DATASET CONTENT:
--- START ---
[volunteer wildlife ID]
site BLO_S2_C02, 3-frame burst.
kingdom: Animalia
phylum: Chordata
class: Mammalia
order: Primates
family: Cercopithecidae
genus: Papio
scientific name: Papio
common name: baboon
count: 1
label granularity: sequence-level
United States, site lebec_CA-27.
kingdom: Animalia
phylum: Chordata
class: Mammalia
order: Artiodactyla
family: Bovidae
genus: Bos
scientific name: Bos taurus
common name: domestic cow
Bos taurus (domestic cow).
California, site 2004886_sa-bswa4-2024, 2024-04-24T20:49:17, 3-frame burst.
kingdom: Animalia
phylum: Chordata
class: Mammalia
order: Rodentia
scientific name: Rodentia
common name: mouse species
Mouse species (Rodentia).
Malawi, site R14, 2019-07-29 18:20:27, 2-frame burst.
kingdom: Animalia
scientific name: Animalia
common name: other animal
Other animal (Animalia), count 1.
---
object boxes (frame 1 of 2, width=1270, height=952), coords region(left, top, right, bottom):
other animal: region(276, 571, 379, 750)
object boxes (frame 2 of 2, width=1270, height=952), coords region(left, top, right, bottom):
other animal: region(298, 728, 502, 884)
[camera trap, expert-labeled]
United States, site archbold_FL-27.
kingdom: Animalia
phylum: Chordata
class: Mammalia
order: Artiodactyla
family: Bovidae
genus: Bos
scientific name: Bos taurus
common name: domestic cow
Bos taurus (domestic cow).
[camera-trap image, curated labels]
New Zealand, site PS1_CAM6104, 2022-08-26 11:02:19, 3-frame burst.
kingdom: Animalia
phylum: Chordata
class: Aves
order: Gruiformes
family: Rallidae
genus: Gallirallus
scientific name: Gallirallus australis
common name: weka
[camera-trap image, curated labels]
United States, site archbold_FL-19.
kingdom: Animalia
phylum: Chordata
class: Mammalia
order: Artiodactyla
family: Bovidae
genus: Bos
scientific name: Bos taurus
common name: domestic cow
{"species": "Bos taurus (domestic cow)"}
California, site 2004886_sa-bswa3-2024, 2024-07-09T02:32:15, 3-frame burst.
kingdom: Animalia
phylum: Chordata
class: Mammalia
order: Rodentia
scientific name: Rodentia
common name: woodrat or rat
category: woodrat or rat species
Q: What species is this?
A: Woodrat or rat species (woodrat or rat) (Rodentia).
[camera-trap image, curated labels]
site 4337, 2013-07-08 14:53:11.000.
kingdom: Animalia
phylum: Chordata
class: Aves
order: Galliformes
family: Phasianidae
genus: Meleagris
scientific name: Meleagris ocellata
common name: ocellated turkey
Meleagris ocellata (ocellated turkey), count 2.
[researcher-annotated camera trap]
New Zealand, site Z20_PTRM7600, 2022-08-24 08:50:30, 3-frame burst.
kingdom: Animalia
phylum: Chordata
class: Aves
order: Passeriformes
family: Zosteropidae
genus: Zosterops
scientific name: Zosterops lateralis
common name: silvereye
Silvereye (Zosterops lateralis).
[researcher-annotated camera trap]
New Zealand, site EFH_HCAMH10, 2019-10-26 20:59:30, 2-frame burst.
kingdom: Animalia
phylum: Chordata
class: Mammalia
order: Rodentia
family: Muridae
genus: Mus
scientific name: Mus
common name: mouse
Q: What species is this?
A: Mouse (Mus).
--- END ---
WHAT YOU WILL DO: Transcribe exactly, and only, the lines from the opening line of the records through the line containing "scientific name: Animalia".

FINISHED EXERCISE:
[volunteer wildlife ID]
site BLO_S2_C02, 3-frame burst.
kingdom: Animalia
phylum: Chordata
class: Mammalia
order: Primates
family: Cercopithecidae
genus: Papio
scientific name: Papio
common name: baboon
count: 1
label granularity: sequence-level
United States, site lebec_CA-27.
kingdom: Animalia
phylum: Chordata
class: Mammalia
order: Artiodactyla
family: Bovidae
genus: Bos
scientific name: Bos taurus
common name: domestic cow
Bos taurus (domestic cow).
California, site 2004886_sa-bswa4-2024, 2024-04-24T20:49:17, 3-frame burst.
kingdom: Animalia
phylum: Chordata
class: Mammalia
order: Rodentia
scientific name: Rodentia
common name: mouse species
Mouse species (Rodentia).
Malawi, site R14, 2019-07-29 18:20:27, 2-frame burst.
kingdom: Animalia
scientific name: Animalia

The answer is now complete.